Article marketing is a buzz term at the moment since everybody knows that if you know how to write articles then you can make money writing content, not only for your own website, but also for those of others. Never have article ghost writers been in greater demand for articles used in website promotion.
And why is this? Because of the emphasis Google and other search engines are not only putting on articles as web page content, but also because they are looking upon article directories as excellent sources of good content, and an article on a good directory is worth its weight in gold in terms of link popularity.
To Google, link popularity is a measure of how relevant and important your web page is to the keyword it is based upon, and therefore an important aspect of the optimization of your web page for a high listing in search engine results pages for your keyword. The important term here, then, is ‘keyword’.
The Importance of Keyword Research in Article Marketing
Without the right keyword, your article might never be read: at least not read by those people you are targeting, and when that happens your landing page that is contained under the link in your author’s resource box will likely be irrelevant to those that click through to it. Finding the right keyword is one of the best website promotion techniques available to you.
It is important in article marketing, therefore, that having decided upon the topic of your article, you find out the best keywords to use with it. You can choose keywords in three different ways:
a) The most popular, so that you have a large number of people seeking your keyword,
b) The one with least supply, so that your competition is as low as possible, or
c) A combination of each so that you have an average demand with as low a supply as possible.

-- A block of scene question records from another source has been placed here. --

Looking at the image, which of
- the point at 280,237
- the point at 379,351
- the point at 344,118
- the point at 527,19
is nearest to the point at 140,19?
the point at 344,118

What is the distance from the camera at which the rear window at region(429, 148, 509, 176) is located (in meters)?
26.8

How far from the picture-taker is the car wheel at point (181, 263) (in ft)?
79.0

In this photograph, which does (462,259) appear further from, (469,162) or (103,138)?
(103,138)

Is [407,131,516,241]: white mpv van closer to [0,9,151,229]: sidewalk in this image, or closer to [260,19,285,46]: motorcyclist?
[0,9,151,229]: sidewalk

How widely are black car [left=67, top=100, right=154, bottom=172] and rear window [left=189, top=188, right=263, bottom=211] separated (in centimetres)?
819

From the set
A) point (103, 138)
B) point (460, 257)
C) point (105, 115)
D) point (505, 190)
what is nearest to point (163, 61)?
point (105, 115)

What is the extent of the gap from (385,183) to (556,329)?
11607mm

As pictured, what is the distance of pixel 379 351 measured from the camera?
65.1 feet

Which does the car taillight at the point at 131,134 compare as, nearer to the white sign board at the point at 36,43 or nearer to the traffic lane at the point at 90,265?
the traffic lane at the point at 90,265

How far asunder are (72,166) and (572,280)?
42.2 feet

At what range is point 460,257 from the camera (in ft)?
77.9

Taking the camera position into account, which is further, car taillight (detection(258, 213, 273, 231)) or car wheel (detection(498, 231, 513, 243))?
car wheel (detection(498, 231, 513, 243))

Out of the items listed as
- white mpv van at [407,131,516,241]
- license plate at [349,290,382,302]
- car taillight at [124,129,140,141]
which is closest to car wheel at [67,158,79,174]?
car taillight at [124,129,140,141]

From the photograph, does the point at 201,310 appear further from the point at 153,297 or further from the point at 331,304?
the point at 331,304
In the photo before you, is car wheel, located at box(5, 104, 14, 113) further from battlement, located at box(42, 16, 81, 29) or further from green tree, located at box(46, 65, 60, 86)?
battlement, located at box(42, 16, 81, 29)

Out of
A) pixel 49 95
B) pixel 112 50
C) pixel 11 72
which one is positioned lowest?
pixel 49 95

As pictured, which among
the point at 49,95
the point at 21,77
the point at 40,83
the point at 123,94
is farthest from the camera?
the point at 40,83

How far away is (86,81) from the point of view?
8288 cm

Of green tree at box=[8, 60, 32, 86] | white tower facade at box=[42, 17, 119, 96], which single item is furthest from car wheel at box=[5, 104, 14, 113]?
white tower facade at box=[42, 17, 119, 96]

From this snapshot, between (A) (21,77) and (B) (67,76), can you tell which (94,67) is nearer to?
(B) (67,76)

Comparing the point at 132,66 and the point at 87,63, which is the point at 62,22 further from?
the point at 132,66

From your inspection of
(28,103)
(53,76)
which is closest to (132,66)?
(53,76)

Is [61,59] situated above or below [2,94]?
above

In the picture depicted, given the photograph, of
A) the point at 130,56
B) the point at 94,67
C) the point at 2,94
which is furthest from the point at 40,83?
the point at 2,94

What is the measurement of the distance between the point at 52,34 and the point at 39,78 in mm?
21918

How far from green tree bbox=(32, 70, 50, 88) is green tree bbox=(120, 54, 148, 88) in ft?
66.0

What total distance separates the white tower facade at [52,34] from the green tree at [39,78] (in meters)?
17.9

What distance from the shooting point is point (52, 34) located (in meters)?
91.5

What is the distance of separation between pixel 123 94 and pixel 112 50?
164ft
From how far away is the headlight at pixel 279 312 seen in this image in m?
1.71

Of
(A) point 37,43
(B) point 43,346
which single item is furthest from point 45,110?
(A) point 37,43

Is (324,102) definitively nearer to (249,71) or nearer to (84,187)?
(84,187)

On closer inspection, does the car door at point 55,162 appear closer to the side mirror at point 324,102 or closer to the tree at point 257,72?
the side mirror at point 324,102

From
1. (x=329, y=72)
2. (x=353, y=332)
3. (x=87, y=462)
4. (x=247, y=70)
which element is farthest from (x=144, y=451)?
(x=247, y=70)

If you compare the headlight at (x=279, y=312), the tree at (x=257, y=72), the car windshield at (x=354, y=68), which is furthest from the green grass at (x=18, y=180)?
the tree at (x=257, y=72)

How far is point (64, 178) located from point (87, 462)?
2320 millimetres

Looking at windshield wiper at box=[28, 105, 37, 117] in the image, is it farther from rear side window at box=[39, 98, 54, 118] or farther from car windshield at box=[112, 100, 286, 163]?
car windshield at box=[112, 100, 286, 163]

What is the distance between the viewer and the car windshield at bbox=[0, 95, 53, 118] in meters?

Although most keyword courses will tell you that the third option is best, it actually depends upon what you are using the keyword for. It is absolutely correct that you should choose a keyword with maximum demand and minimum supply to use on a web page, where you are competing with every other web page on the internet providing the same type of information. However, such keywords are no longer easy to find, and although they are there if your dig deeply enough, you often have a decision to make.
Long-tail Keywords
For web page purposes it is frequently more profitable to seek a large number of what are known as ‘long-tail’ keywords, consisting of several words (in internet parlance a keyphrase of 5 words is nevertheless still referred to as a ‘keyword’). You then design a web page for each so that you can get the bulk of search engine users of these less popular keywords to your web pages.
You could easily end up with more visitors to your website than if you designed one page for a more popular keyword, but with a lot of competing web pages so that you get only a very small proportion of that traffic to your site.
Article Marketing Provides two Sources of Traffic
With articles, however, you have two sources of traffic. One is from organic search engine searches, as a result of which your article could appear high in the listings. This is because the directory pages that hold your articles are themselves scanned by Google and other engines, and can themselves be listed. In such cases, you should be seeking competitive keywords, so that you have the most users but with the fewest other websites offering the same keyword.
However, the second is the article directory itself, and in spite of what you might read some trying to tell you, article directories are read by many people. Those that say nobody reads the articles on the directories are talking tosh because I can have any of my articles read by over 2000 people over the directories I submit to. 150 reads is common on Article Avenue, and I can get even more on EzineArticles. It’s probably a lot more than 2000 over the 100 or so directories, ezines and emails addresses to which my articles are submitted.
What I am coming to is that article directories have their own search boxes that people use to find articles on their niche, and that is where you need to use the most popular keywords, and not the most competitive. Supply doesn’t matter so much as demand in this case. Website promotion involves an understanding of the medium you are using.
Article Keywords are of Two Types
So, to finish up, choose a keyword for your article that has massive demand, irrespective of supply, and another that has a good balance between supply and demand – at best lots of supply and no demand (though you won’t find that it is the Nirvana).
But you get the idea: cater for both the search engine listings for your article and also the terms that the directory users will use when searching for articles. Get both right and you will maximize the traffic to your website by virtue of your article. Improve your website promotion techniques by learning how to write articles using the right keywords and you will make the most of article marketing to your benefit.